In 2014, Malwarebytes received $30 million in funding from Highland Capital, and by the following year it announced that it had treated 250 million computers worldwide, representing about 20-25% of working business computers. In June 2015, Kleczynski moved the firm's headquarters from 10 Almaden Boulevard in San Jose, California to a new 52000 ft2 office space on the two top floors of the 12-story 3979 Freedom Circle in Santa Clara, California. The new office is more than twice the size of the former office.
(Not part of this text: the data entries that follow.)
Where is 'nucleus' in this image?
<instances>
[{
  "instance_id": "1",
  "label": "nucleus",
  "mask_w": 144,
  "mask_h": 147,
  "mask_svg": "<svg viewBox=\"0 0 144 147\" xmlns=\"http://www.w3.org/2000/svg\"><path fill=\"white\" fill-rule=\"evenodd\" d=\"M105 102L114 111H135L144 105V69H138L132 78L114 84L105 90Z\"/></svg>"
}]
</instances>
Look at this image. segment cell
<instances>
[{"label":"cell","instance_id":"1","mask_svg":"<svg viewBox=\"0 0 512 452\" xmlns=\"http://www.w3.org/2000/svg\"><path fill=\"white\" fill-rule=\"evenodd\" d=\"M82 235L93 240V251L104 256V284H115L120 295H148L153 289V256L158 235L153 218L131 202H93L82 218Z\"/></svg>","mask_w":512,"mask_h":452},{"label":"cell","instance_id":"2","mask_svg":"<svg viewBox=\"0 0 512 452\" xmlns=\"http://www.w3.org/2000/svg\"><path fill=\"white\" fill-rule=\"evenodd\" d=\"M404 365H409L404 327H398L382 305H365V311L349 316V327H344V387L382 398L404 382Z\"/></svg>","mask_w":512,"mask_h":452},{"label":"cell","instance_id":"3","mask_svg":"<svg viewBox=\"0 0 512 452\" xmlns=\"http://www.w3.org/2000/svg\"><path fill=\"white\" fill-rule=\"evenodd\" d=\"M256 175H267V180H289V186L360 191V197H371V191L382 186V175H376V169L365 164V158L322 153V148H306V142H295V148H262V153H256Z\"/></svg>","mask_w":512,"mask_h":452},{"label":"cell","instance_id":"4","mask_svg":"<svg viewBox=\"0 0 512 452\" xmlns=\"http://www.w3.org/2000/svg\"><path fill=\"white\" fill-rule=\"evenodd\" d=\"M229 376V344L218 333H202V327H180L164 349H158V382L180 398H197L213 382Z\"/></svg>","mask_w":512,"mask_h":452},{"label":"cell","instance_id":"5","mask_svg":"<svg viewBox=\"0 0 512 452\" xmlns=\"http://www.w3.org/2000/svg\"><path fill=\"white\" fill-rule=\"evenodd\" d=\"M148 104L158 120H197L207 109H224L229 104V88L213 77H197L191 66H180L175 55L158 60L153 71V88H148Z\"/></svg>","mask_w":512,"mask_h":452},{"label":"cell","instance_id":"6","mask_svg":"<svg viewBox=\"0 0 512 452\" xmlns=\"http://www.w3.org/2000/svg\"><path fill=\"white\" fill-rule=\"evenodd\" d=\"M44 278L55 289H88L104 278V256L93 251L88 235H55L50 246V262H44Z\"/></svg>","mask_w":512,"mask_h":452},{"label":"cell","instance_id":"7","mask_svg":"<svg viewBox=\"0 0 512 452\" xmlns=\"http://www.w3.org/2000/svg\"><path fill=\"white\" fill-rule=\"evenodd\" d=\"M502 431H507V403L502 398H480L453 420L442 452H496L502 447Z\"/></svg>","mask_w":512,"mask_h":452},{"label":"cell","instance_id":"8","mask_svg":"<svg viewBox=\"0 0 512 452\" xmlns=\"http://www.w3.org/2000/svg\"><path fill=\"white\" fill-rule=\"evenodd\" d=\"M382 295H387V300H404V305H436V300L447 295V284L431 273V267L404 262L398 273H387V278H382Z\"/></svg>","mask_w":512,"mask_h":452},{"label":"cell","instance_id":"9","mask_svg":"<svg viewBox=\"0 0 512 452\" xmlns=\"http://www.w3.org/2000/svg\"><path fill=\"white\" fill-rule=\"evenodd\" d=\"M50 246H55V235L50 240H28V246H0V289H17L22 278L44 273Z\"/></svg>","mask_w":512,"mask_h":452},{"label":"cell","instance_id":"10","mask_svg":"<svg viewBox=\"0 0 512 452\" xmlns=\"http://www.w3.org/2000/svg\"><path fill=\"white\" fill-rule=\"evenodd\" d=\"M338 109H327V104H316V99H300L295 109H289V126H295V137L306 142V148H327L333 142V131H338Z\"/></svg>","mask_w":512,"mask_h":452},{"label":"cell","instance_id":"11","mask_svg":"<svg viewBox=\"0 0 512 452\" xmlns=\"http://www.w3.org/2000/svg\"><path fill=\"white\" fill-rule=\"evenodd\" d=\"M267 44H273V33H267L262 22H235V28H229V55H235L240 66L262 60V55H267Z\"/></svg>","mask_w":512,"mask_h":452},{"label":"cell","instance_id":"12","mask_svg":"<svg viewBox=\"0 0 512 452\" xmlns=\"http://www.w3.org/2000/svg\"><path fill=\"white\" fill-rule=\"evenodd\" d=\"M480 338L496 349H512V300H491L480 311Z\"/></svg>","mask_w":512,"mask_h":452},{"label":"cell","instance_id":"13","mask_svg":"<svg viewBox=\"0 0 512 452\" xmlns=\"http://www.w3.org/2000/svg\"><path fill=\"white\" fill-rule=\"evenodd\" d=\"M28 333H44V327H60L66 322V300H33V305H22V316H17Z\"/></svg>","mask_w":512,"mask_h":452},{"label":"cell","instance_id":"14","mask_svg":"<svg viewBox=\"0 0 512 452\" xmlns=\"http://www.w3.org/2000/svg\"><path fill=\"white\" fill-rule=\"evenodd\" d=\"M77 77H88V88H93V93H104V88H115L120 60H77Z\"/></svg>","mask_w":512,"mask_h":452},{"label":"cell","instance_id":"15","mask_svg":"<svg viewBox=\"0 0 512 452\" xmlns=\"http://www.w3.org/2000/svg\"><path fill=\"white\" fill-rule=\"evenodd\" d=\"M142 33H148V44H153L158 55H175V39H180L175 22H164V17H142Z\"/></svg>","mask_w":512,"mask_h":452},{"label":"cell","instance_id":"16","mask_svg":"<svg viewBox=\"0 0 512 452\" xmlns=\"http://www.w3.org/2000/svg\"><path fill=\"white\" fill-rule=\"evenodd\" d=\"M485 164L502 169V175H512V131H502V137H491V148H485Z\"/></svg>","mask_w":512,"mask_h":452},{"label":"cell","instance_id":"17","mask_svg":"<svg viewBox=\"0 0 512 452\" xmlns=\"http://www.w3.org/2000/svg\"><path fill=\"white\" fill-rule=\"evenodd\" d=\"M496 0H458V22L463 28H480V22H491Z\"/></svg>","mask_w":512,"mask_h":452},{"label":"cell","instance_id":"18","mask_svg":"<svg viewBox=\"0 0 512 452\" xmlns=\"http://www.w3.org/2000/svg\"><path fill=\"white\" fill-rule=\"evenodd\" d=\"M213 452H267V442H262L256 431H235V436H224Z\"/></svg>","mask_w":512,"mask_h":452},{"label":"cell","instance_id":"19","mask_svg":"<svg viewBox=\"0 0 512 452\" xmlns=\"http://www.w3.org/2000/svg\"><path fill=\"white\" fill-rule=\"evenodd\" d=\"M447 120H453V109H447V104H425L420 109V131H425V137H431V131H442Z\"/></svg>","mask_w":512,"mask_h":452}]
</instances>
The company reported a growth of 10 million users in just one year, from 25 to 35 million active users at the time, and an increase in revenue by 1653 % in 2014. In January 2016, Malwarebytes unveiled advanced anti-ransomware package Endpoint Security, and announced that it had raised $50 million in investment from Fidelity Management and Research Company.
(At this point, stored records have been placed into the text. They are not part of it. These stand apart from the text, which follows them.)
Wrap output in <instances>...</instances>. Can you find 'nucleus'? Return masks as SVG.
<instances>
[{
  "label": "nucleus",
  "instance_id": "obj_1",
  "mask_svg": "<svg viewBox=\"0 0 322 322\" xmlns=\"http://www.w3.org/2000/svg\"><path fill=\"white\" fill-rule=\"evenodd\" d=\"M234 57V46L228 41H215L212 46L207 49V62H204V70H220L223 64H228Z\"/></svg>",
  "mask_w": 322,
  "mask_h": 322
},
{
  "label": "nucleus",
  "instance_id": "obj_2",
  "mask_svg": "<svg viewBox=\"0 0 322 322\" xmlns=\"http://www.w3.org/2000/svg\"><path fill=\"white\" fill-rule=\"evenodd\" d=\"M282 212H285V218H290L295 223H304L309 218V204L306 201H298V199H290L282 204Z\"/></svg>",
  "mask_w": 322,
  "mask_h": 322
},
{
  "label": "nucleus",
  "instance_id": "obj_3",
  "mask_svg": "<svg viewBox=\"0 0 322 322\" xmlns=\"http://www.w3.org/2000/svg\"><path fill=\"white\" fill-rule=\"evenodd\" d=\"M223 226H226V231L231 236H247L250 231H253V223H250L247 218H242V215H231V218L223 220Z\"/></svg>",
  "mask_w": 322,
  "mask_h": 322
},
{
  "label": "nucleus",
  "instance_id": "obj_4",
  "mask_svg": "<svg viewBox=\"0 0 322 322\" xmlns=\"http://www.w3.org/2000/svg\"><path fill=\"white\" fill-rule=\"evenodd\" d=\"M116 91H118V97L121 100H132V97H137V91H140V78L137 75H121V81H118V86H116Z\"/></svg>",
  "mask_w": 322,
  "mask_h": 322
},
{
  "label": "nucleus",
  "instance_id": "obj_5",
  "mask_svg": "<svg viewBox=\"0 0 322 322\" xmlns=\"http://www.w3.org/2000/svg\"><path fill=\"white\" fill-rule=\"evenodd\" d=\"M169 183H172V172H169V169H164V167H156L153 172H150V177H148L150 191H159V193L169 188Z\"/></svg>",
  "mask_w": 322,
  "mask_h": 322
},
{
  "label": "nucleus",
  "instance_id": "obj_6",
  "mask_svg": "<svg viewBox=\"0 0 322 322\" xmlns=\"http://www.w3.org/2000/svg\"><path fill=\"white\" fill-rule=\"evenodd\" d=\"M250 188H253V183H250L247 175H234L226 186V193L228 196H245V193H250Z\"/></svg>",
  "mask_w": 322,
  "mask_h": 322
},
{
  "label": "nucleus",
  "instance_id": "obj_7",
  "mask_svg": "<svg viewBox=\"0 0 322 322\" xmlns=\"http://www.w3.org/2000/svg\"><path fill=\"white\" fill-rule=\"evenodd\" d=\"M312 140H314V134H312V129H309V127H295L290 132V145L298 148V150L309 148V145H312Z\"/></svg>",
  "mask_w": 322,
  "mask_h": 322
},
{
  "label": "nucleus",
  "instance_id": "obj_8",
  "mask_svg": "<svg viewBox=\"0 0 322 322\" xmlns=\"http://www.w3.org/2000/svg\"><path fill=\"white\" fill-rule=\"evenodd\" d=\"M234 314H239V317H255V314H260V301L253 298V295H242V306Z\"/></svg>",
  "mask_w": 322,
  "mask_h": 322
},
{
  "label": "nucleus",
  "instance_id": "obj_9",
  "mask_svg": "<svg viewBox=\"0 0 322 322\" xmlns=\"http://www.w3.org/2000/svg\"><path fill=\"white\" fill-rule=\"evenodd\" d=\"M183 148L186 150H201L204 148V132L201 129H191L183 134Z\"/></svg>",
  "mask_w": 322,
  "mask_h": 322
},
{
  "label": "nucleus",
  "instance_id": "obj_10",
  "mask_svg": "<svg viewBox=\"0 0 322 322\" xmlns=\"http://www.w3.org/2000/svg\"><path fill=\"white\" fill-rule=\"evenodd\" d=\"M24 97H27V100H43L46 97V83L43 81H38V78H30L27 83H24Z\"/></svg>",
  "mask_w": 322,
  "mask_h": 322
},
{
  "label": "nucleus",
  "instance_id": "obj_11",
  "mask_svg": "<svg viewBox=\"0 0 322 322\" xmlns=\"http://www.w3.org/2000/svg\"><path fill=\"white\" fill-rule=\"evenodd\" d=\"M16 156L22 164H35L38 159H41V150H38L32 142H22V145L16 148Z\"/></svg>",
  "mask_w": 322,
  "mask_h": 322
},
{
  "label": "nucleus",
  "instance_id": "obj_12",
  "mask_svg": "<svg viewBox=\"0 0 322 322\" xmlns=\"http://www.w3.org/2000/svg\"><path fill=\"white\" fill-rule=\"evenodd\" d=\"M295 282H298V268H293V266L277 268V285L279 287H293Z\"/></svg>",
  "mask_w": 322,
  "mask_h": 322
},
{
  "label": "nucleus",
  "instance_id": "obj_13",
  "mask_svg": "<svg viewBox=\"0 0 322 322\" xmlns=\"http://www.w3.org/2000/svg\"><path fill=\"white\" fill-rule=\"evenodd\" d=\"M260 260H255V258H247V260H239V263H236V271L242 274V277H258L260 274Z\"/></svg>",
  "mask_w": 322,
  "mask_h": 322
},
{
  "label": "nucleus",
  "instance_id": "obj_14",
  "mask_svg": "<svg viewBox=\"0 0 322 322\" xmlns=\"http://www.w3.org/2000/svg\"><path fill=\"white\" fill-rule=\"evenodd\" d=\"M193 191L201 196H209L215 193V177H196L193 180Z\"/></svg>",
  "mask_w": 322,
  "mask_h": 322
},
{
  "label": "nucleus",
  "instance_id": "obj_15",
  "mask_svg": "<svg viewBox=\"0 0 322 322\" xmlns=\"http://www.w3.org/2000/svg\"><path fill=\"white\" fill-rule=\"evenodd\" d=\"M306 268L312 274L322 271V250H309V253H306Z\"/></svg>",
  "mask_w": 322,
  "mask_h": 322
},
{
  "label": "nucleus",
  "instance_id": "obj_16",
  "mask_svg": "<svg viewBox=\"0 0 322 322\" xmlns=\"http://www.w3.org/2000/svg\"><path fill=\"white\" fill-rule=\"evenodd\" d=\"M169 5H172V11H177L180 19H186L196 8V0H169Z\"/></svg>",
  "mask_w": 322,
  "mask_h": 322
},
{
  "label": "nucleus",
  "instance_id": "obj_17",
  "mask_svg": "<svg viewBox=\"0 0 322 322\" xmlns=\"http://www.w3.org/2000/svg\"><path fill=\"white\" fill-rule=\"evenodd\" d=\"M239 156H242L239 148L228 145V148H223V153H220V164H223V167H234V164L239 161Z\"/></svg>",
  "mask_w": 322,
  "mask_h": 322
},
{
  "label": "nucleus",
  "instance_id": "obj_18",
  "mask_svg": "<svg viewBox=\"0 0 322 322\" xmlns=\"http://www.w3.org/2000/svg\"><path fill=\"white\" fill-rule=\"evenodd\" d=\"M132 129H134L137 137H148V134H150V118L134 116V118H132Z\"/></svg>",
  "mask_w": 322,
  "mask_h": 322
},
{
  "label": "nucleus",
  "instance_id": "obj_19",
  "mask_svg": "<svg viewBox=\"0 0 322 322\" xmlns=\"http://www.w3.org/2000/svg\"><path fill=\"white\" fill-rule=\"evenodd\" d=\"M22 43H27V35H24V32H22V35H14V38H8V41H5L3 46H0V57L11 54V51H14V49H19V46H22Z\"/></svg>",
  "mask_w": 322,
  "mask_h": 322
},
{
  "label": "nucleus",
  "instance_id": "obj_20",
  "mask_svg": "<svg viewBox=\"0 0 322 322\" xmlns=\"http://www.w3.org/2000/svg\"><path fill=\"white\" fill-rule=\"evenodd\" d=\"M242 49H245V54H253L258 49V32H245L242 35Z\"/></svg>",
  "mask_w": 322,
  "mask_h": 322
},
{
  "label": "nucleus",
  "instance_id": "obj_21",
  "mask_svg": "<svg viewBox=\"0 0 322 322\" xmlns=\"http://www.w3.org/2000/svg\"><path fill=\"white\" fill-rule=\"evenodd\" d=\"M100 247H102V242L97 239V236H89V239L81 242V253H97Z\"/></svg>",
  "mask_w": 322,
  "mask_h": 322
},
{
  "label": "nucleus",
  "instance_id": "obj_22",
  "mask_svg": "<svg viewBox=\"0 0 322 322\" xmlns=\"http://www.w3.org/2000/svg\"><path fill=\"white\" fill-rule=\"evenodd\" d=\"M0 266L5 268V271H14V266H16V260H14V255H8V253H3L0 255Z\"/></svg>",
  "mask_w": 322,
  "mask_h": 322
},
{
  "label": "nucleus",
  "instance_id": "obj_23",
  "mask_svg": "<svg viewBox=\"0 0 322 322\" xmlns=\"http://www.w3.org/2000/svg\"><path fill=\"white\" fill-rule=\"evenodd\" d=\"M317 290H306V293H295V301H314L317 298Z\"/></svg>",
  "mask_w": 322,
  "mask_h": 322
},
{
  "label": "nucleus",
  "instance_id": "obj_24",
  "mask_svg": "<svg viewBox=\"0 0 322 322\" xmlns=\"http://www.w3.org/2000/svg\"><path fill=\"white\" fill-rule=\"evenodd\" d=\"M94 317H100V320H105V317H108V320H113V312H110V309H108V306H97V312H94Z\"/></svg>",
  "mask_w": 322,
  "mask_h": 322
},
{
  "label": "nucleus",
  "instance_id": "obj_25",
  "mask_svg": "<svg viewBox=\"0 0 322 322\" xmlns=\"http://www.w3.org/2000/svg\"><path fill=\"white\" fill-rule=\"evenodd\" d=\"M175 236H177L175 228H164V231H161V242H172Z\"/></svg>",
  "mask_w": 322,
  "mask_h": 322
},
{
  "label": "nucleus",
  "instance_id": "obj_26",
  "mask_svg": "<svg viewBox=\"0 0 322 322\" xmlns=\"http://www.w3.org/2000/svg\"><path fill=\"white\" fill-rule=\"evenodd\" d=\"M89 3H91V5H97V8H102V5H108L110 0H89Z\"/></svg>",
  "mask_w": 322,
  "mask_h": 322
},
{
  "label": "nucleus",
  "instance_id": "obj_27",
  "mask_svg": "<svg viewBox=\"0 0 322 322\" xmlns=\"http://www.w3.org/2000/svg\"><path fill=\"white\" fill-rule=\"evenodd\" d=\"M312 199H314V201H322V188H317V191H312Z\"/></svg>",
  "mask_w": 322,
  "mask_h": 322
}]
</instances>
Working with the Malwarebytes team, Kleczynski has delivered several popular products in the Internet security field, including Malwarebytes Anti-Malware, which offers "real-time protection against malware, automated scanning, and automatic updating". Malwarebytes Anti-Malware Mobile, a free Android app which protects smartphones, Malwarebytes Anti-Exploit, which protects vulnerable programs from attack, and Malwarebytes Endpoint Security, an advanced anti-ransomware package. Kleczynski cited the reason for launching the anti-ransomware technology in 2016: "In the last six to 12 months, this has just gone so aggressively to the business environment. We see companies from 25 people all the way to 250,000 people getting hit with ransomware".

==Awards and philanthropy==
In 2014, Kleczynski won the Silicon Valley Business Journals 40 Under 40 award, and the Ernst & Young Entrepreneur of the Year Award. In 2015 he was named one of Forbes Magazine's '30 Under 30' Rising Stars of Enterprise Technology.

According to Silicon Valley Business Journal, as of 2015 Kleczynski was an investor in Electronic Frontier Foundation, a nonprofit specializing in online privacy, and the Tech Museum of Innovation in San Jose.